UK's banking chief apologizes to Nigel Farage after bank apparently boots account over political beliefs

A UK banking chief has apologized to populist politician Nigel Farage after his account with the prestigious bank Coutts was closed because of his political beliefs.

UK's banking chief apologizes to Nigel Farage after bank apparently boots account over political beliefs

U.K. banking chief Dame Alison Rose on Thursday apologized to Nigel Farage after the former Brexit leader accused Coutts of closing his bank account over his political beliefs. 

Farage took to Twitter on Tuesday, reading from a 40-page internal memo he had obtained from the bank. The documents, he alleged, showed internal correspondence between bank officials who said retaining him as a customer would be incompatible with the bank’s position as an "inclusive organization."

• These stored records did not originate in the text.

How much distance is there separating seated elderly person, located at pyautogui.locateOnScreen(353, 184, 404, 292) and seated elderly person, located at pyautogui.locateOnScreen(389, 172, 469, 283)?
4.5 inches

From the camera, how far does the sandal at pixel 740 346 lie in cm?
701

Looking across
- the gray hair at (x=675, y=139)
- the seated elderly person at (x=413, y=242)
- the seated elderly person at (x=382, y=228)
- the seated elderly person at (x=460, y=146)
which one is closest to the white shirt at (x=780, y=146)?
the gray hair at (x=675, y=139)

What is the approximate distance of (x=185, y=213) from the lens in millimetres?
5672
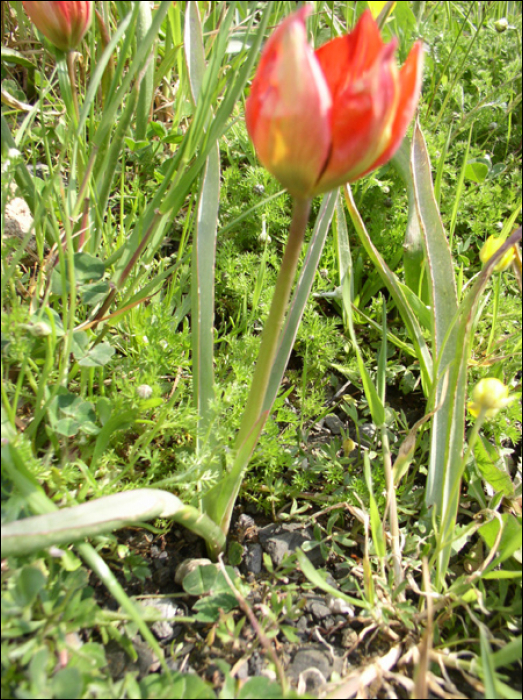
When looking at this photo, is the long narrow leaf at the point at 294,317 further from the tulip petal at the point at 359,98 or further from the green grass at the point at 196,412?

Alison Rose, chief executive of NatWest Group, which owns Coutts, wrote to Farage to apologize for "deeply inappropriate comments" made about him in the documents and said the bank has offered him alternative banking arrangements.

"It is not our policy to exit a customer on the basis of legally held political and personal views," she said in a statement. "I fully understand the public concern that the processes for bank account closure are not sufficiently transparent ... the experience of clients highlighted in recent days has shown we need to act now to put our processes under scrutiny."

Her statement came after Britain's Treasury announced Thursday that U.K. banks will be subject to stricter rules over closing customers' accounts under changes designed to protect freedom of expression. 

Banks will have to explain why they are shutting down someone's account under the new rules and give 90 days' notice for such account closures. They previously have not had to provide a rationale for doing so.

The changes are intended to boost transparency for customers, but will not take away a banking firm's right to close accounts of people deemed to be a reputational or political risk.

Farage responded to Rose's apology during a Thursday-night broadcast of his program on GB News. 

"Well, of course in life, it's always good to get an apology. So thank you, Dame Alison Rose for apologizing. But I can't help feeling that the Treasury statement that preceded what you put out and what I've actually been told, quietly privately, is that you were forced into doing this by the Treasury. But at least you've done it, I suppose," Farage said. "But the whole letter smacks of ‘not me gov!’" 

The Associated Press contributed to this report.